NOAA surveys Prince of Wales Island seafloor
The U.S. National Oceanic and Atmospheric Administration vessel Rainier has started a month-long survey of the seafloor near Alaska’s Prince of Wales Island as part of a multiyear effort to update nautical charts for the area.
In addition to supporting marine navigation, data acquired by the 231-foot hydrographic survey vessel will support marine ecosystem studies and improve inundation models for areas vulnerable to tsunamis. The initiative also supports safer navigation for fishing and cargo vessels operating in the area.
NOAA’s survey effort in the area began in 2006 with the Gulf of Esquilbel and has continued south over recent years. The first surveys of the area took place in the early 1900s.

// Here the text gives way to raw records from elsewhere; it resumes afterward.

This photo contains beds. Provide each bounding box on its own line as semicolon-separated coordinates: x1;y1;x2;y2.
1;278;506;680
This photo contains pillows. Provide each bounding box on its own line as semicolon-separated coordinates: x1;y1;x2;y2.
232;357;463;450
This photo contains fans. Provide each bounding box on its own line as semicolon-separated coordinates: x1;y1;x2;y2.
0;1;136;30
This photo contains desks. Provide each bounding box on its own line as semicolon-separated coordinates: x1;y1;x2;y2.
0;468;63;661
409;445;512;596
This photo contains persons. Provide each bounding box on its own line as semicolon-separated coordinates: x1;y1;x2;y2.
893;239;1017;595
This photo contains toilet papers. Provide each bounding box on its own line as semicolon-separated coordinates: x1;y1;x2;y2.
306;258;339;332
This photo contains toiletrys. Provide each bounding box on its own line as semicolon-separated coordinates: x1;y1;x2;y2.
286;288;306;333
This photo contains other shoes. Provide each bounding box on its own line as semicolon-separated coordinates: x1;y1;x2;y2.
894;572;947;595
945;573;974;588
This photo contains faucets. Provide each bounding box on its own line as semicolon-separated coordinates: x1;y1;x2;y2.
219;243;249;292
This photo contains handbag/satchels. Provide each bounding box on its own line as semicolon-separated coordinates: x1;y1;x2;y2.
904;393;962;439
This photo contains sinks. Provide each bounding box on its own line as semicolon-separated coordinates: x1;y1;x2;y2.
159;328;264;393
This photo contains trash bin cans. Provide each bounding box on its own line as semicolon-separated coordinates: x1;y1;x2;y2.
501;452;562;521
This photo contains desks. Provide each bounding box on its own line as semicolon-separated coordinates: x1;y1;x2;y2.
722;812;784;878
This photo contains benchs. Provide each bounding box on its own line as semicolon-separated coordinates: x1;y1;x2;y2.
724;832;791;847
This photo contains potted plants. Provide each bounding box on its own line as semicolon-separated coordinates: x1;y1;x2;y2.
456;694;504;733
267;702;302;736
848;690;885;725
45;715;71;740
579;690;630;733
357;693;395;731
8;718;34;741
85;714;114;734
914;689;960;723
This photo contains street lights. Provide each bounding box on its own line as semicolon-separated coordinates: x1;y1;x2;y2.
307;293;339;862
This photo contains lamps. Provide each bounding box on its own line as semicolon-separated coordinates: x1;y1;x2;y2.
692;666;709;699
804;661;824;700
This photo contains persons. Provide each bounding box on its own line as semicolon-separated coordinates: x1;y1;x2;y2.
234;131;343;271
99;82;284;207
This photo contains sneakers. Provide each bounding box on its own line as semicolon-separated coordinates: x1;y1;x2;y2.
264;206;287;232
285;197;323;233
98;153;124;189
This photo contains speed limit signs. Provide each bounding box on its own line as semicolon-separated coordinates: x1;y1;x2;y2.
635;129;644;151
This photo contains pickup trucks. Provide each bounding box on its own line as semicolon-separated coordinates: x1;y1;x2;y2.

Commissioned in 1968, Rainier is one of three ships in the NOAA fleet that conducts hydrographic surveys in support of the nautical charting mission of NOAA’s Office of Coast Survey. Rainier last visited the area in 2009 before undergoing a yearlong, $13.1-million major repair during which the ship was outfitted with the latest equipment to conduct surveys with even greater efficiency and accuracy.
The Commerce Department agency’s Office of Coast Survey, originally formed by President Thomas Jefferson in 1807, updates the nation’s nautical charts, surveys the coastal seafloor, responds to maritime emergencies and searches for underwater obstructions and wreckage that pose a danger to navigation.